To understand how the ES sample genomes relate to patient data from Malawi as well as SARS-CoV-2 more globally we constructed maximum likelihood phylogenetic trees for Delta and Omicron. We utilized consensus genomes derived from the Freyja analysis that had greater than 50% estimated Omicron abundance. We built trees utilizing patient derived genomes from a time period similar to our samples with a bias toward genomes from Africa. For Delta the ES samples largely cluster with genomes from patients’ samples from Malawi and samples from South Africa (Fig S9).
Next, we sought to understand cryptic transmission of VOCs even with low samples and low coverage.
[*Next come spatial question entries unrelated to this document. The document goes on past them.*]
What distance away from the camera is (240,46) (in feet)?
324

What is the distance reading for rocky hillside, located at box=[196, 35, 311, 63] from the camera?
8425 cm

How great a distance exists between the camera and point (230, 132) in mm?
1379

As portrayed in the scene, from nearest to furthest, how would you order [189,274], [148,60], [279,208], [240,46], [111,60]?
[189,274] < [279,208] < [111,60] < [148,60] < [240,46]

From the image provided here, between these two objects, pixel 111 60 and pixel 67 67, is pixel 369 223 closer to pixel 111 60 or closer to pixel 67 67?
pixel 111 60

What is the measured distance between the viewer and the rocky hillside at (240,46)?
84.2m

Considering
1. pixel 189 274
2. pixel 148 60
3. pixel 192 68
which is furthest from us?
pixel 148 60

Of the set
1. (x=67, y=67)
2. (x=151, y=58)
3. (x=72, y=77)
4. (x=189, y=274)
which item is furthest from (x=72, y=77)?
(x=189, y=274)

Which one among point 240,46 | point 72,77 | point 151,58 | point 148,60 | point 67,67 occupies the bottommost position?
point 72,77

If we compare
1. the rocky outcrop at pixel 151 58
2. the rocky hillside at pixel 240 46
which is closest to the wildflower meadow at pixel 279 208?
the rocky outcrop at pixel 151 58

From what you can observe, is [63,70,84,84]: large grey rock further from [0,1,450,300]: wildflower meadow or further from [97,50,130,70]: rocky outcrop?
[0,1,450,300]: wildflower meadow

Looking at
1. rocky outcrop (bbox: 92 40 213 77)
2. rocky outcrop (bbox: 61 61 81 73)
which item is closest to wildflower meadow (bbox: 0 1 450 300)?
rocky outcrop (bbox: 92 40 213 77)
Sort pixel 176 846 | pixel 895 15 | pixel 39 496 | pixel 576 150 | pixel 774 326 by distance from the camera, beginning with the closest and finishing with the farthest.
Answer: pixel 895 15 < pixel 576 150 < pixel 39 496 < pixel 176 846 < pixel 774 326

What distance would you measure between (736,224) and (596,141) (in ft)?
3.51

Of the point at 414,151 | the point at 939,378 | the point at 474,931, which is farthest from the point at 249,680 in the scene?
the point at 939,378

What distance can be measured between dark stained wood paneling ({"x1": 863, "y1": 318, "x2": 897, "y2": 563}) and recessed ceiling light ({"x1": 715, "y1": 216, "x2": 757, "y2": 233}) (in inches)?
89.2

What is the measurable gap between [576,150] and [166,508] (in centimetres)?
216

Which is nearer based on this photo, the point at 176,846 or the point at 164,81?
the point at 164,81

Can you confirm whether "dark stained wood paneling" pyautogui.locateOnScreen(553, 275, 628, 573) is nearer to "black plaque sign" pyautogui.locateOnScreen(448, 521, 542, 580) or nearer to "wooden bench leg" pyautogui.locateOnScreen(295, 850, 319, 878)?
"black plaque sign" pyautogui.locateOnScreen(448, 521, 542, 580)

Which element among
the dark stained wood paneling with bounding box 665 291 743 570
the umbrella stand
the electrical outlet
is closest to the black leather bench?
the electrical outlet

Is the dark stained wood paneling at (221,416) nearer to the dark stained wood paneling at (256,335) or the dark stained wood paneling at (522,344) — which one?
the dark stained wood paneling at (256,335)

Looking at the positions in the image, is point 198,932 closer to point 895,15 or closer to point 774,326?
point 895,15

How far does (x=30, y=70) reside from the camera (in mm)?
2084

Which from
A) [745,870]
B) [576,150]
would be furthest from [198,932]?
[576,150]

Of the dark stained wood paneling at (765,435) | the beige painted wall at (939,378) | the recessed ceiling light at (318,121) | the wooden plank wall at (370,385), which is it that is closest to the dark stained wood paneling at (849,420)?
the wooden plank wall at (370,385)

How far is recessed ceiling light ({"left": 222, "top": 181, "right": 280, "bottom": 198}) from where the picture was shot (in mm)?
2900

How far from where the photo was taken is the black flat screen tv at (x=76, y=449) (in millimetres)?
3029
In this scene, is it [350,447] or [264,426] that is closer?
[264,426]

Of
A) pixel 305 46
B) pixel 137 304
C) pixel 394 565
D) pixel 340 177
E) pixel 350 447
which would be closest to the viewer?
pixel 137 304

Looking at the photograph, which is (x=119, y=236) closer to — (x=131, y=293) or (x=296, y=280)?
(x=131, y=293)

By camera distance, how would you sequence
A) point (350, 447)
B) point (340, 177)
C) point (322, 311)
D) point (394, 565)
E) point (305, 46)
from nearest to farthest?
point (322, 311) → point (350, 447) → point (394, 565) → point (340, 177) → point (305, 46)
Among samples with ≥ 20% genome coverage 15/51 contained more than one VOC and for samples with ≥ 50% genome coverage 5/28 samples contained more than one VOC. This timeline of cryptic detection and then the emergence of dominant VOCs is consistent with sequencing data from patients in Malawi where new VOCs become dominant in the patient population. Although we have low numbers and low genome coverage, we do see examples of cryptic transmission of known VOCs. We detect Beta intermittently until the end of 2021 and we continue to detect Delta even after Omicron moved through the population (Fig. 3A). Our current patient genomic surveillance failed to detect the continued circulation of these VOCs30.